Defendant Christine B. Goodman owned Ollie’s By the Bay, at 822 Bay Street, Beaufort, South Carolina through the limited liability company, Ollie’s Seafood & Grille, LLC.1 On September 21, 2001, Goodman purchased an insurance policy (the “Policy”) from St. Paul Reinsurance Company. The Policy included a Commercial General Liability Policy and a separate Liquor Liability Coverage Part.

On June 9, 2005, a lawsuit entitled Joseph J. Riviello, Plaintiff v. Hason Diggins, Richard Derleth, Ollie’s Seafood Grille and Bar, LLC, Ollie’s By the Bay and Christine B. Goodman, Defendants (“underlying lawsuit”) was filed in the Court of Common Pleas for Beaufort County. The facts as alleged in the underlying lawsuit are summarized as follows: on or about June 15, 2002, Joseph Riviello, an United States Marine under the age of twenty-one, visited Ollie’s By the Bay as an invitee and consumed alcoholic beverages on the premises. Also present at that time were Jason Diggins and Richard Der-leth, who were also invitees and consuming alcoholic beverages. As these and other patrons were exiting Ollie’s By the Bay, it is alleged that Jason Diggins and Richard Der-leth provoked the altercation and assaulted Riviello. As a result of the altercation, Riv-iello sustained serious knife injuries, allegedly at the hands of Diggins and Derleth.

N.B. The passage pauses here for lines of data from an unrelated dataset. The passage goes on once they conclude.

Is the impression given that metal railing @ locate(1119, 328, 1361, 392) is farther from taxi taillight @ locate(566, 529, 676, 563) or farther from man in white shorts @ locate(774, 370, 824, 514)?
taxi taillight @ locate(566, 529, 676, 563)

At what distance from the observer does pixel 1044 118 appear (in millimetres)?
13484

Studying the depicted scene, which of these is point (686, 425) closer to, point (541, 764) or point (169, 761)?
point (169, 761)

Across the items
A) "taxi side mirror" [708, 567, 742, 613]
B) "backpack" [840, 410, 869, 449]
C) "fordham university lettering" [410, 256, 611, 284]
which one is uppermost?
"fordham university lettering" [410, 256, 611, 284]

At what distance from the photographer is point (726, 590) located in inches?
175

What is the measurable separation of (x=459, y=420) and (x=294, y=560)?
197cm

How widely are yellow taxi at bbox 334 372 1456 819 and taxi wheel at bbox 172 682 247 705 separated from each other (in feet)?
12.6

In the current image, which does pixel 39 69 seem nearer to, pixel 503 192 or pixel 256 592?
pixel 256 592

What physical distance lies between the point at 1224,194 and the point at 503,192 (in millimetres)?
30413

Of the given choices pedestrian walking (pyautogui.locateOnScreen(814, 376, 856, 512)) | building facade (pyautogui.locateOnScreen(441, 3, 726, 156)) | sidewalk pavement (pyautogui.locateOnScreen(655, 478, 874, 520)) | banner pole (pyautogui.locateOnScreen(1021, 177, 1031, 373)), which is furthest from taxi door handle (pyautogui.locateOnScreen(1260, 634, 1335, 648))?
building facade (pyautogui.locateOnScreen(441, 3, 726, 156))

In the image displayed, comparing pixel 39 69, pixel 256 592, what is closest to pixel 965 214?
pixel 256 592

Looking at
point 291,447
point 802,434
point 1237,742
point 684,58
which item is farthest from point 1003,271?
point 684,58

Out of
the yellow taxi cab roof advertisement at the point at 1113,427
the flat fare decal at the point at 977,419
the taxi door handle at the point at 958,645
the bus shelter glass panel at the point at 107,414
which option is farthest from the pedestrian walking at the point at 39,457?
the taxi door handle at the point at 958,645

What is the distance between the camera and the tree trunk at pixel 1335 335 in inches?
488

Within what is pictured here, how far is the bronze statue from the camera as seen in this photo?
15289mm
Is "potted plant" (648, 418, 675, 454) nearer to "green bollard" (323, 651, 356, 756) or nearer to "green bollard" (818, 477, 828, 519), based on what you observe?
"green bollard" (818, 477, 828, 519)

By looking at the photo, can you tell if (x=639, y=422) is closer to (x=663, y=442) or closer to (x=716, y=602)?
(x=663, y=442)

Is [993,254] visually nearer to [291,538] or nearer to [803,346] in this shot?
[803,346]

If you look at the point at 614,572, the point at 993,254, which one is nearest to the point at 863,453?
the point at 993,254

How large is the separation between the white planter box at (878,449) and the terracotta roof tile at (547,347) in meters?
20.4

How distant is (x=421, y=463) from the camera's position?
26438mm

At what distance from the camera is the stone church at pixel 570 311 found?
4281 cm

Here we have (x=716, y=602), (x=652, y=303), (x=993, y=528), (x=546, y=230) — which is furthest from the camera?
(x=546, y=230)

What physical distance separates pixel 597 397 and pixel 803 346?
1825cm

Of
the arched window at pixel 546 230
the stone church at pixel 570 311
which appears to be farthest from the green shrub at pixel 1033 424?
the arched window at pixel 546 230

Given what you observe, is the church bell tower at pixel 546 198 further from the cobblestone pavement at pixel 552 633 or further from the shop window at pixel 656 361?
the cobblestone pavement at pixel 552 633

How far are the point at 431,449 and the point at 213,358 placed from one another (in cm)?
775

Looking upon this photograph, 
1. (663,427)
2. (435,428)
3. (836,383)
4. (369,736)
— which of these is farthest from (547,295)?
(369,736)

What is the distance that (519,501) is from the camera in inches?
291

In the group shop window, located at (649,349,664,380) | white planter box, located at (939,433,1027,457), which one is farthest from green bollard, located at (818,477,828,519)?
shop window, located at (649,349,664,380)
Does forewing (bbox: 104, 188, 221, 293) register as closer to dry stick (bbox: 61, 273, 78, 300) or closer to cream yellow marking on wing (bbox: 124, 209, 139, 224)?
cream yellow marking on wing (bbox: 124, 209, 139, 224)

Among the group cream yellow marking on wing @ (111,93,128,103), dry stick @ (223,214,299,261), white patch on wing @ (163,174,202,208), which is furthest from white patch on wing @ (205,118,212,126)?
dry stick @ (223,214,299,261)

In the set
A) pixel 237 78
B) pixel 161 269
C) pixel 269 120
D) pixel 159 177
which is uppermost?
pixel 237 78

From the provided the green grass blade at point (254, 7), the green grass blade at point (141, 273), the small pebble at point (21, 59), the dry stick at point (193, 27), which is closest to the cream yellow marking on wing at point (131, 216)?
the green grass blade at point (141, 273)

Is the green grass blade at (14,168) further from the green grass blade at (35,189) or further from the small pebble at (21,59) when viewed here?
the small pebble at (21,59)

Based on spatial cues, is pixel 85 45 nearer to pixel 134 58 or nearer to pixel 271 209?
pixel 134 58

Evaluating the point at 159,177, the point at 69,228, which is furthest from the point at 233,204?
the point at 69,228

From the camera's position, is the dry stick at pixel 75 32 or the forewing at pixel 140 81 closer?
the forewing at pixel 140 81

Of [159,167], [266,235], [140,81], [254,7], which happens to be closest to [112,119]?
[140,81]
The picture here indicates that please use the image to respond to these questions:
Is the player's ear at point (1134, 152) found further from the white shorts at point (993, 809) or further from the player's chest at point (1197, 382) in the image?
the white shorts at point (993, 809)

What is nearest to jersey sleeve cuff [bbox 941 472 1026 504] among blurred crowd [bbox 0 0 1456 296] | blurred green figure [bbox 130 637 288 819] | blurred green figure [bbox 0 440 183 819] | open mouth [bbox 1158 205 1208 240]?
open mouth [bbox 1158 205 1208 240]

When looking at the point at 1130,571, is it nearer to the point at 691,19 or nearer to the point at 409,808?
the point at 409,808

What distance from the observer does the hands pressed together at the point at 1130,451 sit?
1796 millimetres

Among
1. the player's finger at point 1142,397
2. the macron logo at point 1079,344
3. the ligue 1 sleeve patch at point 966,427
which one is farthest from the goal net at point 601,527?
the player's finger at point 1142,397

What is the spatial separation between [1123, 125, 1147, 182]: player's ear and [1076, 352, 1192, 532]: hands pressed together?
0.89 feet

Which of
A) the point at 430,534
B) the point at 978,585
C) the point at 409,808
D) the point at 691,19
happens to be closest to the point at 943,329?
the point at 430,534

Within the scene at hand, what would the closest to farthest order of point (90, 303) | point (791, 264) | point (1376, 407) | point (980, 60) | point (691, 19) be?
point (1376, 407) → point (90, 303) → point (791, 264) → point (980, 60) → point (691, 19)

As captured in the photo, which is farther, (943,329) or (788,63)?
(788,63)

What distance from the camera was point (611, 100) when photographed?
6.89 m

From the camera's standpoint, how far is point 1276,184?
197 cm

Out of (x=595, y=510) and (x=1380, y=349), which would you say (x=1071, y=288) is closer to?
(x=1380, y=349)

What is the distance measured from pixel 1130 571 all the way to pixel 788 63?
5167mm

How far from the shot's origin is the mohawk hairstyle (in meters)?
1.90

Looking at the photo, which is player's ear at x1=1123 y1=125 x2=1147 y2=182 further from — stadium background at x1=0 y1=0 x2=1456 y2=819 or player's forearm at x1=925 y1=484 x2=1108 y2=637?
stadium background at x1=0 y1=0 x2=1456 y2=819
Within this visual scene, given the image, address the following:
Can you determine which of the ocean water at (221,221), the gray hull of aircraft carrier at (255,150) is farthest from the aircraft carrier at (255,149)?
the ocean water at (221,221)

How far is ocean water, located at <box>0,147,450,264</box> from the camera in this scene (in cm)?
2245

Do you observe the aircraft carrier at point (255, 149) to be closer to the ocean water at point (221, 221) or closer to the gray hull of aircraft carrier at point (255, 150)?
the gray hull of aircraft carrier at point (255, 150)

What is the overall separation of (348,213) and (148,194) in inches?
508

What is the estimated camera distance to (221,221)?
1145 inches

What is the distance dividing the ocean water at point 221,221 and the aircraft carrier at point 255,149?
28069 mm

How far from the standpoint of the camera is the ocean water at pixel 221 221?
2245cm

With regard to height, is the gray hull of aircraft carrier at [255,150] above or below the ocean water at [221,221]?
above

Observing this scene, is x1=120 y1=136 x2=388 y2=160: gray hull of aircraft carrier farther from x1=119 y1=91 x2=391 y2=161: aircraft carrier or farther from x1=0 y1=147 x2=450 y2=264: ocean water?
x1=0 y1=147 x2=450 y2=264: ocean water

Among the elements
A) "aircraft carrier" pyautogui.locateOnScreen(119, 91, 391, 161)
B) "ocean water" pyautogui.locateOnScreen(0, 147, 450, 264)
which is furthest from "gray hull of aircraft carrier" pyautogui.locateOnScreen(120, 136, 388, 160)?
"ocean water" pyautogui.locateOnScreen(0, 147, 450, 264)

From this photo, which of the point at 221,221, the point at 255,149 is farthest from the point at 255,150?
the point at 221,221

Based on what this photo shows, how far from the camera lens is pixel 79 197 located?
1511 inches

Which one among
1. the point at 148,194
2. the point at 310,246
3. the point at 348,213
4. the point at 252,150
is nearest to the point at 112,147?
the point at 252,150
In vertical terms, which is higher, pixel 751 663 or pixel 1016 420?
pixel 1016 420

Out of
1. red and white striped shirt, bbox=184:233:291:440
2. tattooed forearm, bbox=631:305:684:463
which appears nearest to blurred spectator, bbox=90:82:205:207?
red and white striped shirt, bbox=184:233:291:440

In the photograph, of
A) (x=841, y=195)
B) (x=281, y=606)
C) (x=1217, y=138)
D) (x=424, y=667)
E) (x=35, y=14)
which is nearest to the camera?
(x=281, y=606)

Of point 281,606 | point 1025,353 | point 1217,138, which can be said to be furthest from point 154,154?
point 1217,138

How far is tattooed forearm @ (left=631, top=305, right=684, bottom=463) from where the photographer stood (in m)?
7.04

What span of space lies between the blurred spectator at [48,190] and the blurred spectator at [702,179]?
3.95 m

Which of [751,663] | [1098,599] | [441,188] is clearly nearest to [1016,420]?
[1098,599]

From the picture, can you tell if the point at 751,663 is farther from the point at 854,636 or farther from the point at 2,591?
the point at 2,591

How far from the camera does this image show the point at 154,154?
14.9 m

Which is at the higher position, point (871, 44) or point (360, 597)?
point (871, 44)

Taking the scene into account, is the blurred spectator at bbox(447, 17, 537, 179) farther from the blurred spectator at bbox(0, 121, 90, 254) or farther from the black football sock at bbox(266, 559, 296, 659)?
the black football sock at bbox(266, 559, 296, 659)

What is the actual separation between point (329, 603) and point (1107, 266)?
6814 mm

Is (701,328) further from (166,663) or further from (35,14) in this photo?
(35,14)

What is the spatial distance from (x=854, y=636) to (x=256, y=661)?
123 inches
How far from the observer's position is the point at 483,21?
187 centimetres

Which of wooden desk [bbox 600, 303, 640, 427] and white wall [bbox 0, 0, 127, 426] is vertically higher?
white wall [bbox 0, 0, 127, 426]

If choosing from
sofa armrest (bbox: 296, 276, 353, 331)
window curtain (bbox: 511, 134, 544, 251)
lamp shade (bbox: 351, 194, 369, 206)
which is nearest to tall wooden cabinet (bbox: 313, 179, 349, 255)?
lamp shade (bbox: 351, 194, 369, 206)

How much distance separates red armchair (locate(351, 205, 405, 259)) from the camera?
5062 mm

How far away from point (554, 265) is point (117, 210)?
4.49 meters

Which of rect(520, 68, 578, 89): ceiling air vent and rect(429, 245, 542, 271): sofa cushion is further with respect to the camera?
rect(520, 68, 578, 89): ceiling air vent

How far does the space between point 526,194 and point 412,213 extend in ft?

As a first cause of action, the underlying lawsuit asserts a claim for assault and battery against Diggins and Derleth. The second cause of action is brought only against the Ollie’s Defendants, and alleges that Riv-iello suffered personal injuries as a result of the Ollie’s Defendants’ negligent or reckless (a) breach of duty to provide a safe and controlled environment for the entertainment of invitees; (b) breach of duty to prevent the sale of alcohol to a person in an intoxicated condition; (e) breach of duty to prevent the sale of alcohol to minors; and (d) breach of the duty to protect against the foreseeable criminal acts of third parties. According to the Complaint, Riviello seeks to recover for all injuries he sustained as a direct or proximate result of the assault and battery. (Underlying Lawsuit Complaint 1126.)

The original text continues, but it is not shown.